▶ _Problem description_:
Start with the line containing "How far from where" and write out each line through the end of the listing, exactly as given.

Records from a data source
★ ★ ★ ★ ★
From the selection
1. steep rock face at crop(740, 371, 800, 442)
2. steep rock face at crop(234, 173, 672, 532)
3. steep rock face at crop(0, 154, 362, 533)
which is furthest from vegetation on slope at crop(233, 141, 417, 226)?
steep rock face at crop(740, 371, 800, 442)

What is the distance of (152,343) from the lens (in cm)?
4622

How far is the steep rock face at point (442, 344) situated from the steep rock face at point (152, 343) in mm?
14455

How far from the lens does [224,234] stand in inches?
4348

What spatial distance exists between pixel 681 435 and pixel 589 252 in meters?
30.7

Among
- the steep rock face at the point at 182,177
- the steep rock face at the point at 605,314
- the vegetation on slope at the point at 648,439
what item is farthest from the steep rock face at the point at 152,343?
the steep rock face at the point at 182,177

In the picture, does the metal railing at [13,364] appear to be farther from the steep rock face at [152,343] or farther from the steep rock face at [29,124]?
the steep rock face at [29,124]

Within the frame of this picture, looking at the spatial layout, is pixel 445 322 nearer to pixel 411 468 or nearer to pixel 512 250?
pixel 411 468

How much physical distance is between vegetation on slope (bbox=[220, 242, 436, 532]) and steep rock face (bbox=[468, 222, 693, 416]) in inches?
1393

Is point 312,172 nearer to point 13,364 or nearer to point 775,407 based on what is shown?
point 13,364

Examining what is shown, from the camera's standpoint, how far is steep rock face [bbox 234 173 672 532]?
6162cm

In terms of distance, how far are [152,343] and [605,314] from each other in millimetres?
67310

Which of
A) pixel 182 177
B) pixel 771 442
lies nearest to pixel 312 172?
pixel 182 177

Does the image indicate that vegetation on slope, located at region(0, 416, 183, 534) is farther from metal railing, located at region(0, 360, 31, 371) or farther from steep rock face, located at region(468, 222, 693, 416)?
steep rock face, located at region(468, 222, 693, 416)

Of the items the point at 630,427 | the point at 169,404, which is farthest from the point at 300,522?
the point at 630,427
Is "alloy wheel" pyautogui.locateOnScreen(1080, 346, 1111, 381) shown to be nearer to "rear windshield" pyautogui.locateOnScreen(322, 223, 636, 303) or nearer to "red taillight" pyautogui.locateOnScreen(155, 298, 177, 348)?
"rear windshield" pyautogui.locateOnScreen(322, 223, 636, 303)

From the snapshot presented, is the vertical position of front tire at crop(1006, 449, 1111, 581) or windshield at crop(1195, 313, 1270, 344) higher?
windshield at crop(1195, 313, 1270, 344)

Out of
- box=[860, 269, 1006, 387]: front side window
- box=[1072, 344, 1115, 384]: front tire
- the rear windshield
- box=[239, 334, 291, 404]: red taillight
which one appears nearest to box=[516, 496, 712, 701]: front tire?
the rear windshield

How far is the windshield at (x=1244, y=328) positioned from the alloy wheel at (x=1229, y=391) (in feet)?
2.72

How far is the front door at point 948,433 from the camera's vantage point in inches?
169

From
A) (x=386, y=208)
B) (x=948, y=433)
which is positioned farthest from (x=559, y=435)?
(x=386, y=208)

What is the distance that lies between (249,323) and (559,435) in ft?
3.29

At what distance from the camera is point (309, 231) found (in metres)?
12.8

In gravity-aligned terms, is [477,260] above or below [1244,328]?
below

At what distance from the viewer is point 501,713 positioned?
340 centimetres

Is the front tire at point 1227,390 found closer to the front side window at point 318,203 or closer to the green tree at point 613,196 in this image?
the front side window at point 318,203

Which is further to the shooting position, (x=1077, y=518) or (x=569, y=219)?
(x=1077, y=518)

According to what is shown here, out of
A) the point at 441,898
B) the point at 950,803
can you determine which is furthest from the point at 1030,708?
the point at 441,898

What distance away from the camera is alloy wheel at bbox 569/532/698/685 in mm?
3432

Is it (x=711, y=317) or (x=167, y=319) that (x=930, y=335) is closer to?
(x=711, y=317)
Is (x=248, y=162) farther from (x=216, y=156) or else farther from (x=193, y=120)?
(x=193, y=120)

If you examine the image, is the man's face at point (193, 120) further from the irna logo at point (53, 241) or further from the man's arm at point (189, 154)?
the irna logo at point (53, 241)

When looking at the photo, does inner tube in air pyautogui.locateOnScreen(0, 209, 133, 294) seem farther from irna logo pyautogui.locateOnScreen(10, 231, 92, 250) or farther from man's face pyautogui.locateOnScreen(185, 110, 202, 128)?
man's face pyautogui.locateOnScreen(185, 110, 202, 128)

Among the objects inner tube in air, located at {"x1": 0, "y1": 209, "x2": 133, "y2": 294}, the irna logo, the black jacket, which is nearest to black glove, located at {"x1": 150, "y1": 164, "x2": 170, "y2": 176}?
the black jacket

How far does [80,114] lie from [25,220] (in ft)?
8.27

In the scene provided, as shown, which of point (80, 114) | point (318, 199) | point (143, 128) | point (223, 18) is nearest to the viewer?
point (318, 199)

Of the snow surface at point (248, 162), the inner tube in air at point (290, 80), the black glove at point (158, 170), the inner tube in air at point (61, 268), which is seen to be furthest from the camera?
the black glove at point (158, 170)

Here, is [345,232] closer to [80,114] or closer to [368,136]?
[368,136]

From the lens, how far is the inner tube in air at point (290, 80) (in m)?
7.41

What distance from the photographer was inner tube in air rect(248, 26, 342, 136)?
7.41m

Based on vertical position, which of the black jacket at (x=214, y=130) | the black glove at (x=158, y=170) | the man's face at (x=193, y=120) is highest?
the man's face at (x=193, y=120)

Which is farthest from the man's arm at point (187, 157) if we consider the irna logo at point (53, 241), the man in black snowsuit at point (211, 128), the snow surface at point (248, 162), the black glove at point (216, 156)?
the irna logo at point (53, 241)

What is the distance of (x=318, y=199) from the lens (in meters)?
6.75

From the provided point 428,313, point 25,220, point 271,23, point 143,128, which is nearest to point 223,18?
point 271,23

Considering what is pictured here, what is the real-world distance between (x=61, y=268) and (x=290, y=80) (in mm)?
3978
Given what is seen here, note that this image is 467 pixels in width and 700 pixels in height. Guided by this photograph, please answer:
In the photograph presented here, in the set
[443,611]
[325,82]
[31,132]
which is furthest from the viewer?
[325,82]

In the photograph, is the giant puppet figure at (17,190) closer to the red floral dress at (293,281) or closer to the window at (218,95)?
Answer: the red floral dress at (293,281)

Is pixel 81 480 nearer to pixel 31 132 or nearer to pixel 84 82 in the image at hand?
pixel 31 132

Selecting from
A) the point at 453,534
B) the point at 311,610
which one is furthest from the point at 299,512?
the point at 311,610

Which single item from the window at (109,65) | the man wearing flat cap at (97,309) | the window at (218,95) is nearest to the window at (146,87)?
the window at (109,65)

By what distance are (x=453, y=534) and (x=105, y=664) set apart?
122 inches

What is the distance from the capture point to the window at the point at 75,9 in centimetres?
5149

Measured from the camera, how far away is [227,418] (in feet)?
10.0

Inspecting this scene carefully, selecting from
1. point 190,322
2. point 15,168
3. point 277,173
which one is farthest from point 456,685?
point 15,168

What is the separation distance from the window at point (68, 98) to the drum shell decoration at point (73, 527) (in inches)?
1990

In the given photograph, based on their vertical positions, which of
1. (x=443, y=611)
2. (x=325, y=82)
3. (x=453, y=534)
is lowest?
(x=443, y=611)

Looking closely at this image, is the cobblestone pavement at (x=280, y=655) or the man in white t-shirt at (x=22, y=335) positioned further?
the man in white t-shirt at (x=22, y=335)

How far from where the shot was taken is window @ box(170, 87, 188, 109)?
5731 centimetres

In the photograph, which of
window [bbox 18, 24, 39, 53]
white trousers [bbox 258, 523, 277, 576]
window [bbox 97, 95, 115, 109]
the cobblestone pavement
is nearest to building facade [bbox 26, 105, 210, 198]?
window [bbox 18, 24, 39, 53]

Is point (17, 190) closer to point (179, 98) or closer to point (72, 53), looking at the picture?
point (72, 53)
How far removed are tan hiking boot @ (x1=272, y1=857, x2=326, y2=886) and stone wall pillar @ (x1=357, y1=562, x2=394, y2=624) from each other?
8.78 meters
★ ★ ★ ★ ★
▶ _Solution to the exercise_:
How far from where the shot was taken is window @ box(170, 87, 188, 109)?
5731 centimetres

In the photograph, which of
window [bbox 18, 24, 39, 53]
white trousers [bbox 258, 523, 277, 576]
window [bbox 97, 95, 115, 109]
the cobblestone pavement
is nearest to building facade [bbox 26, 105, 210, 198]?
window [bbox 18, 24, 39, 53]

Is point (17, 190) closer to point (179, 98) or closer to point (72, 53), looking at the picture?
point (72, 53)
How far removed are tan hiking boot @ (x1=272, y1=857, x2=326, y2=886) and stone wall pillar @ (x1=357, y1=562, x2=394, y2=624) from each other?
8.78 meters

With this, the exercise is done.